坪単価を見比べ、あとは実際に行ってみて、 駅が近いか、運送会社が近くにあるか、 ホームセンターが近くにあるか、 その町の空気が自分は好きかどうか。 私の場合は緑があるか、公園があるか、本屋があるか、 散歩できるか、居酒屋があるか(笑)、 スーパーが近くにあるか等、 オプションですがそのあたりも大事に探しました。 生きている時間のほとんどの時間をその場所で暮らすので。 そこで無事条件にあった場所を見つけることが出来、 更には新築という運の良さ。 また以前から取引のある材料屋さんが近いということ、 近隣にものつくりの同業さんがいることがまた心強く、 自分としては最高の場所です。
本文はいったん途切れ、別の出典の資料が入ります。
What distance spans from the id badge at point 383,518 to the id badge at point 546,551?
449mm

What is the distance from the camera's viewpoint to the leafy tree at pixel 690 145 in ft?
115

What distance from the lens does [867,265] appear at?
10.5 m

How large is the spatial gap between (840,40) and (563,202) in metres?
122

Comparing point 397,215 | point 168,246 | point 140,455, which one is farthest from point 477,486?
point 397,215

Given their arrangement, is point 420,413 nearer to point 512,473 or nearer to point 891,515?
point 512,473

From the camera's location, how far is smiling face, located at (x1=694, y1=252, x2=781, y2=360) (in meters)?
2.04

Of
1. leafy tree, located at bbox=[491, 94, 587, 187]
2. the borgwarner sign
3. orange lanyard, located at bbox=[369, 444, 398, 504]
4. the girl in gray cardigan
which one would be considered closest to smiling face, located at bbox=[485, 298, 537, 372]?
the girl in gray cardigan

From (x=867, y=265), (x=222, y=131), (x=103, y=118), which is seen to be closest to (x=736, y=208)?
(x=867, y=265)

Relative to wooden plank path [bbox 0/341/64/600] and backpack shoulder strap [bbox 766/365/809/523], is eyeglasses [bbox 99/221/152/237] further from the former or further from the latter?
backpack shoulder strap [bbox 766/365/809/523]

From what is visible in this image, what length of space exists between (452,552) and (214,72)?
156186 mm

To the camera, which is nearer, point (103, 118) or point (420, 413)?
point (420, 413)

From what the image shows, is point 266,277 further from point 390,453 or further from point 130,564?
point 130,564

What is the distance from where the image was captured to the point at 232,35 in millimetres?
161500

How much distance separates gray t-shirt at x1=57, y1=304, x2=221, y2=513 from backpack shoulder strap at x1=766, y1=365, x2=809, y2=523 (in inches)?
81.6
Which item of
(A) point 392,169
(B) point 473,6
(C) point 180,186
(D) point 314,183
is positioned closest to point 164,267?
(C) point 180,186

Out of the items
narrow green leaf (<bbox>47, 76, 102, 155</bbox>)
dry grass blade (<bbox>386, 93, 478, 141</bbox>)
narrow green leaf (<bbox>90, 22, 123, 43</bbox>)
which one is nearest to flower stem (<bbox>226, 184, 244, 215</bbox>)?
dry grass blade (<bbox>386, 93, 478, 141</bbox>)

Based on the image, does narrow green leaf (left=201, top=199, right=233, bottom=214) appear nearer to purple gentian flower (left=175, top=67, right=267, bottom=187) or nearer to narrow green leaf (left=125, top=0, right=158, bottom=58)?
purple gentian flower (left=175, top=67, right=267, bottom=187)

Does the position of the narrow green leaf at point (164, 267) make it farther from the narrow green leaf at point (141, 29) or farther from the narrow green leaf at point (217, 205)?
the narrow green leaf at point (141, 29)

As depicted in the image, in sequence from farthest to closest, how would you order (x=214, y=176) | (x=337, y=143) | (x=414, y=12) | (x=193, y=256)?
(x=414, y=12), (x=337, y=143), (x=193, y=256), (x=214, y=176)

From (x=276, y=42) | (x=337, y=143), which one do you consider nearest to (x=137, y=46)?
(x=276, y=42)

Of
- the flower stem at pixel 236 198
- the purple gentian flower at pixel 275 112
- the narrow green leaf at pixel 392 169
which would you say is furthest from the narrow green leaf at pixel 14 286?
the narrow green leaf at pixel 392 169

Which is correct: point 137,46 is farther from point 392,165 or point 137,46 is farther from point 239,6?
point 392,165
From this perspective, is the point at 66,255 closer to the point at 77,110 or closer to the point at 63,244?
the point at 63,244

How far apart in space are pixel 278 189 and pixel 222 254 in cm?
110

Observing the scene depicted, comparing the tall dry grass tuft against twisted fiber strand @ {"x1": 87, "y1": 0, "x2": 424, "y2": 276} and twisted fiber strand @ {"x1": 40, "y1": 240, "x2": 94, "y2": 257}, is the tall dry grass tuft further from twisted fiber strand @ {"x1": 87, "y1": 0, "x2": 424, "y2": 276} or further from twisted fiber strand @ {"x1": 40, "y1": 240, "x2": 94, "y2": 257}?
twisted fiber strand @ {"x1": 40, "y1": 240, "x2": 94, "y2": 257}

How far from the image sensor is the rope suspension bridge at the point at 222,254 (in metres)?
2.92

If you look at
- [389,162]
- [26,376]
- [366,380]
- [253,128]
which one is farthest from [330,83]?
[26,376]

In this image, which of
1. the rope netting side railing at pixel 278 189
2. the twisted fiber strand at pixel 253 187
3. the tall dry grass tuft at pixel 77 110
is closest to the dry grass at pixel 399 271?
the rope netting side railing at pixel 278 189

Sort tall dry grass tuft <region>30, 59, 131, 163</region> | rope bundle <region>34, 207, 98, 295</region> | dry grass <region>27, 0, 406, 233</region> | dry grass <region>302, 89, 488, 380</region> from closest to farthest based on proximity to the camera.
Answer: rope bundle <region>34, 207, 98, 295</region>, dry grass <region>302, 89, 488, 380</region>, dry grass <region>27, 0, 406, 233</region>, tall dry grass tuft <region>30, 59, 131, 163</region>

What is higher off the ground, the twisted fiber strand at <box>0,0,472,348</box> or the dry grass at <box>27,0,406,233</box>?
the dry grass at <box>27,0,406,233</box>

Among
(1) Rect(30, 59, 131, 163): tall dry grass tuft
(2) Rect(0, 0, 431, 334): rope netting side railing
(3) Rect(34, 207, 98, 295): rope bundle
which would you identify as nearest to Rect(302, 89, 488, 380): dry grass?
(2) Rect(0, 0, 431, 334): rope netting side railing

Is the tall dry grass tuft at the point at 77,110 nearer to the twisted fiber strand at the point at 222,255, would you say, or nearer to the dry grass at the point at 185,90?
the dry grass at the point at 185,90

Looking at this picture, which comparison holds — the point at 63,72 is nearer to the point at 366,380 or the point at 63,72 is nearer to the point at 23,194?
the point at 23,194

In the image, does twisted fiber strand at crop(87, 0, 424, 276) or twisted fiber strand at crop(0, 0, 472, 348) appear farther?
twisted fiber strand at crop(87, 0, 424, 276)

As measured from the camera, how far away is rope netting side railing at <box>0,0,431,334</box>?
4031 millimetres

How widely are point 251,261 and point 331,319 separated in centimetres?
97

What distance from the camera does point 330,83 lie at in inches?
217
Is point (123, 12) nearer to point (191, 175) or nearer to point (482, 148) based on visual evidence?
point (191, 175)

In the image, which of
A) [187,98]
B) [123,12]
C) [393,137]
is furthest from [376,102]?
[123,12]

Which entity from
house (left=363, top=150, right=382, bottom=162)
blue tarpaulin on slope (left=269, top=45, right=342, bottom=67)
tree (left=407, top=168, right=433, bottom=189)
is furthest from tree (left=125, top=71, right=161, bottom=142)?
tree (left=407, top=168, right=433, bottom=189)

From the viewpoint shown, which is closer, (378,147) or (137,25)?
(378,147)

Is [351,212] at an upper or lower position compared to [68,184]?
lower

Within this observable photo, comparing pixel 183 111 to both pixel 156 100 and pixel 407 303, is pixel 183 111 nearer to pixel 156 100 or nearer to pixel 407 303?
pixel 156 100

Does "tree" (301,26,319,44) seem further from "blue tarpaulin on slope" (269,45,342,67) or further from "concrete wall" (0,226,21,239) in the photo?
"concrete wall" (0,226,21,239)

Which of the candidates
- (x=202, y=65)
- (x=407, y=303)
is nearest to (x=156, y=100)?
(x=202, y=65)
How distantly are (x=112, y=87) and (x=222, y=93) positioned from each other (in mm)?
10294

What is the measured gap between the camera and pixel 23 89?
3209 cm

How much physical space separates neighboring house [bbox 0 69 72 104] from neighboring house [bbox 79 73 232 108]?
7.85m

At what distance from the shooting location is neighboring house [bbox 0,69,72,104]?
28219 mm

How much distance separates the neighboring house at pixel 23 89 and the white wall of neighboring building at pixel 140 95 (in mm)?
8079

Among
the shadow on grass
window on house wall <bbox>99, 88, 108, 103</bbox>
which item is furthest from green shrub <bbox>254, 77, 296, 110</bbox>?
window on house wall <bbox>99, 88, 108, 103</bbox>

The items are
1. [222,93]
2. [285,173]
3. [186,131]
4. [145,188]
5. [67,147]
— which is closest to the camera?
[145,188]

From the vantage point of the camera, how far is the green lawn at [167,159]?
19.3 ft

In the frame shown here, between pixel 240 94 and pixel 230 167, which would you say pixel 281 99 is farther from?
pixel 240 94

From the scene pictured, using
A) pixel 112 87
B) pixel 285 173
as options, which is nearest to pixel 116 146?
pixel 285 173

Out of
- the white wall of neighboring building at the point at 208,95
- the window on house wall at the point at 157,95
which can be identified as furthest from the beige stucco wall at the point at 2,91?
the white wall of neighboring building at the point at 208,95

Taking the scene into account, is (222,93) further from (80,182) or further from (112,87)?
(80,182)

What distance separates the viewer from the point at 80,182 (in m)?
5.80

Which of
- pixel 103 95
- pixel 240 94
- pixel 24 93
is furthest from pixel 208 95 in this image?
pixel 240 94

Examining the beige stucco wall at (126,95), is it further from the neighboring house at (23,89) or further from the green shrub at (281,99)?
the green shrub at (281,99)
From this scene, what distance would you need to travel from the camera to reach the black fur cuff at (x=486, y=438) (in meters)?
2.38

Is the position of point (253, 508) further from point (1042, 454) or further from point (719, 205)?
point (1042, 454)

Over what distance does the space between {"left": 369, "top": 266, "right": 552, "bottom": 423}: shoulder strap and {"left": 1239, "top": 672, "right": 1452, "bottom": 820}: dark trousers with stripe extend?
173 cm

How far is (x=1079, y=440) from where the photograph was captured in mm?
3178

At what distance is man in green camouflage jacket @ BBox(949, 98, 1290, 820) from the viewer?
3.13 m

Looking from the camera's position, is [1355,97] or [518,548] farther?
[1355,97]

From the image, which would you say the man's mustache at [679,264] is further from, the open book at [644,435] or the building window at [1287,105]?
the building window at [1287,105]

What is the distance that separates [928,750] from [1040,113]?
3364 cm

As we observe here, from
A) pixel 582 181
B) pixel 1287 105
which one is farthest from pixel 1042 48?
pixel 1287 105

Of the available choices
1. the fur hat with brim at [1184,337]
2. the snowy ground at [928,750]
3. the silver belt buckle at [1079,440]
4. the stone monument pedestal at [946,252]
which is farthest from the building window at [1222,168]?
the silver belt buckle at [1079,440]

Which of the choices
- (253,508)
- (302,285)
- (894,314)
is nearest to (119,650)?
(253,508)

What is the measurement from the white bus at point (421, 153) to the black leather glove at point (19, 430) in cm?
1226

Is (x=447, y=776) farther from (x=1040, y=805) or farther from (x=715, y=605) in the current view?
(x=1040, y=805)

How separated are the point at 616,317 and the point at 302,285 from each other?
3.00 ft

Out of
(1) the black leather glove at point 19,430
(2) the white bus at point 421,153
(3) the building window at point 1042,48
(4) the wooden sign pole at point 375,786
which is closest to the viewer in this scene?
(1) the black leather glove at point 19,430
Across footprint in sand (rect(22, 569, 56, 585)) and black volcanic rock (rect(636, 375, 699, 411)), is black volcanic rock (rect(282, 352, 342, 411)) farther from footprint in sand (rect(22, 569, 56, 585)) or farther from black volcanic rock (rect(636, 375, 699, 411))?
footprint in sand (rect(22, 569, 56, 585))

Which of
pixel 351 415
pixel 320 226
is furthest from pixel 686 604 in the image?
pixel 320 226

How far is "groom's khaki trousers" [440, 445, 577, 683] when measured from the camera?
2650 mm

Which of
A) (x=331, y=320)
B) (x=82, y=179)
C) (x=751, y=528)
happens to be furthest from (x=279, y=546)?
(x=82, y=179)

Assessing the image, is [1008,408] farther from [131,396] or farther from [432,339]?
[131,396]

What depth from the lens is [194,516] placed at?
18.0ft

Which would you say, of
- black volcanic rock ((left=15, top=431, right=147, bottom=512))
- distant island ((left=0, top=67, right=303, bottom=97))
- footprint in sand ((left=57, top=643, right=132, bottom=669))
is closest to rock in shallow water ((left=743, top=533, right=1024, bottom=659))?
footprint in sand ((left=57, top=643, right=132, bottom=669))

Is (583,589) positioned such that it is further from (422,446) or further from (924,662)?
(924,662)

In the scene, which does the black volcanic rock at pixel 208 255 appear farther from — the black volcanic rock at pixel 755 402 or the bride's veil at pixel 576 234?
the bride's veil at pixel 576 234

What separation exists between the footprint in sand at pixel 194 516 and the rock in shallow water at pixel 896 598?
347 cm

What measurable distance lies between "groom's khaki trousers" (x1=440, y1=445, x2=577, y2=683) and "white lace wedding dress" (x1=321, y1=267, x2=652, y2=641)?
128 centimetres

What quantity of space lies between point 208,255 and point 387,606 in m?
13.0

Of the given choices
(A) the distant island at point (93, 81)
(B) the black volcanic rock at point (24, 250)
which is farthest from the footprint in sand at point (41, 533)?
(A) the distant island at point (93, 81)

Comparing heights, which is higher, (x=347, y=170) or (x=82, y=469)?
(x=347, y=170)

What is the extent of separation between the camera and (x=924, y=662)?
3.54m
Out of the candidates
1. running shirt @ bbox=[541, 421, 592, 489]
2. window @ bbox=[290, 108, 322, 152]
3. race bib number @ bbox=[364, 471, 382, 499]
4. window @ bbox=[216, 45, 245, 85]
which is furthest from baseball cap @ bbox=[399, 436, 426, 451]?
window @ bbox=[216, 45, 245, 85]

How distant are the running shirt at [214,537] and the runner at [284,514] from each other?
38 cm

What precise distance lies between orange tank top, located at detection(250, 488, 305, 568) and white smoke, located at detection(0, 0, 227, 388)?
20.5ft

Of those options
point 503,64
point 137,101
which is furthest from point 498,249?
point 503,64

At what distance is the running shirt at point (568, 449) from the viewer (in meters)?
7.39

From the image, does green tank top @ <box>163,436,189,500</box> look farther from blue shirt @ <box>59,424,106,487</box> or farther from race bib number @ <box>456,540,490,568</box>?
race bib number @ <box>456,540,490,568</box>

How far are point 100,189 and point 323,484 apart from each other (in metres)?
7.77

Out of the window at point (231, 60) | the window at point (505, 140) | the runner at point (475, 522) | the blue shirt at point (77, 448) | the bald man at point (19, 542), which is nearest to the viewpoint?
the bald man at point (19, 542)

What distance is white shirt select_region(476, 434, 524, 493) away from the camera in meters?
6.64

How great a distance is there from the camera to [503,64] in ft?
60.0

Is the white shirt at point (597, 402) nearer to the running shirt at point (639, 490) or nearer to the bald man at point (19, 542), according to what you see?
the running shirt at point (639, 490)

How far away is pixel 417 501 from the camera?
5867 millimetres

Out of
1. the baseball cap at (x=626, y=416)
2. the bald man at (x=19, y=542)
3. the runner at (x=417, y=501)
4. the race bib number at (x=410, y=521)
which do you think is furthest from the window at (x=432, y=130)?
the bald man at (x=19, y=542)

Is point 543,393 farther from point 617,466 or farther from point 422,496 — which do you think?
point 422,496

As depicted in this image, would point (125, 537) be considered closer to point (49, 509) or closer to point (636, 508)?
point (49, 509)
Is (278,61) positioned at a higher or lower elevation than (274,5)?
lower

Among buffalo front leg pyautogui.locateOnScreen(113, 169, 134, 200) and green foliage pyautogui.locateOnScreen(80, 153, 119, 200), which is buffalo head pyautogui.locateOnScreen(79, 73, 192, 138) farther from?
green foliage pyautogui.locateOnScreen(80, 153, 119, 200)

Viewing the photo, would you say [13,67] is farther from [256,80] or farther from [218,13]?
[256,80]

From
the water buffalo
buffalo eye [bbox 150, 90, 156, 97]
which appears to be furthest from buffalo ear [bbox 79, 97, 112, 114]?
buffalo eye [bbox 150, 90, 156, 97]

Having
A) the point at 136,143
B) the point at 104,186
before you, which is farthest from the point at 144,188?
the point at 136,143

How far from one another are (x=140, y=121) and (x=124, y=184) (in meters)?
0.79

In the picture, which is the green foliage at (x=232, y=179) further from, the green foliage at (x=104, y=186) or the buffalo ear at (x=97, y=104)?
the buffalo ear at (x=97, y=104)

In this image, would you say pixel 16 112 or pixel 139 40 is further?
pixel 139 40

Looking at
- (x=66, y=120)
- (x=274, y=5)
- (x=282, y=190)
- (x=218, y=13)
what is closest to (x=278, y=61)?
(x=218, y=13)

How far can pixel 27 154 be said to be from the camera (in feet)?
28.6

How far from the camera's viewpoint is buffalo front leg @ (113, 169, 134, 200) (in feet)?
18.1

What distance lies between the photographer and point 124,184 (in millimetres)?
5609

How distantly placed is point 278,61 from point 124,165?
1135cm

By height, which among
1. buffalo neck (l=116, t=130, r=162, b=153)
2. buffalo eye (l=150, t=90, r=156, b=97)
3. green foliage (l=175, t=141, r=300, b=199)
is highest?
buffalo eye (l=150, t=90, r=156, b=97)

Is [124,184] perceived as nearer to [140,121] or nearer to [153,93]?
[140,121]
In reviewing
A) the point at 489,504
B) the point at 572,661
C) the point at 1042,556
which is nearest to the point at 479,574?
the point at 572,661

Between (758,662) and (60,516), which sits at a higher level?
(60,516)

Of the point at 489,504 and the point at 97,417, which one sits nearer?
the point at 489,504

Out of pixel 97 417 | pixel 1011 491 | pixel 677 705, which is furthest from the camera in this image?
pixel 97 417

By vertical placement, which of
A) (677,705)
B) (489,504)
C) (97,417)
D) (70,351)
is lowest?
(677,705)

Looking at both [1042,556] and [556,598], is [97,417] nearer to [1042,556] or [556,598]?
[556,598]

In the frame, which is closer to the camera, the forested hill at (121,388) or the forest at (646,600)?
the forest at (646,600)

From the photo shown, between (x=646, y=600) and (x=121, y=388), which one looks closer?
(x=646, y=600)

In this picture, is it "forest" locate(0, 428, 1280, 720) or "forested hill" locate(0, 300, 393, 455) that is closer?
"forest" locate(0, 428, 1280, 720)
箱が見つかったので、あとは中身、機械などの設備です! 私の場合、鉄、ステンレス、銅、アルミ、真鍮など、 使う素材や技法が幅広いので、 とりあえずは溶接機と切断機械と 穴あけ機械とコークス炉などの基本的な機械の他に、 単純に好きな機械を入れることにしました。 ケトバシと、バイブロシャーです。 現在の加工機械からすると大分シブい機械と言えます。 ケトバシは、フットプレスとも言います。 圧力は電気でも空気でも油でもなく、「人」なのです。 ケトバシ、蹴っ飛ばして、プレスをします。 鉄でできた重厚なかんじと形のかっこ良さと、 動力いらずのアナログのかんじが気に入って決めました。 クッキー型のような抜き型をつければ、 足で踏んだぶんだけ地金が抜けますし、 雄型と雌型をつければ、ある程度のプレス加工ができます。 中量生産に適しています。 今でも、サンプル作りやちょっとした加工に、 大きな工場にも1、2台残っていたりします。 ただ人力ですので人件費等の問題から、 すべて自動でできる電動の機械が今は主流です。 そこで出番をなくしたケトバシは、 わりと手に入れやすい機械といえます。 それでも昔は、ケトバシ一台あれば 家族みんなを養える、貴重な機械だったのです。
などなど、時代の流れと共に 人気も移ろいゆく機械たちですが、 昔の機械はなんだかごりっと、 どしんと構える丈夫な鉄っぽいかんじで、 かたちを見ているだけでもなかなかかっこいいのです。 「オレ、油まみれで働くぜ」と言っているような雰囲気です。
そんなこんなでハンドツールたちと機械たちを ちくちく集めて、築城。 あとは、作業机や道具を整理する棚、キャスター、 ロフト、工房の看板などを作って、 ちょっとずつ環境を整えていきます。 おまけでバーをつくったりしちゃったり...。 その様子を何回かに分けて リポートさせていただきたいと思っています。 よろしくお願いいたします。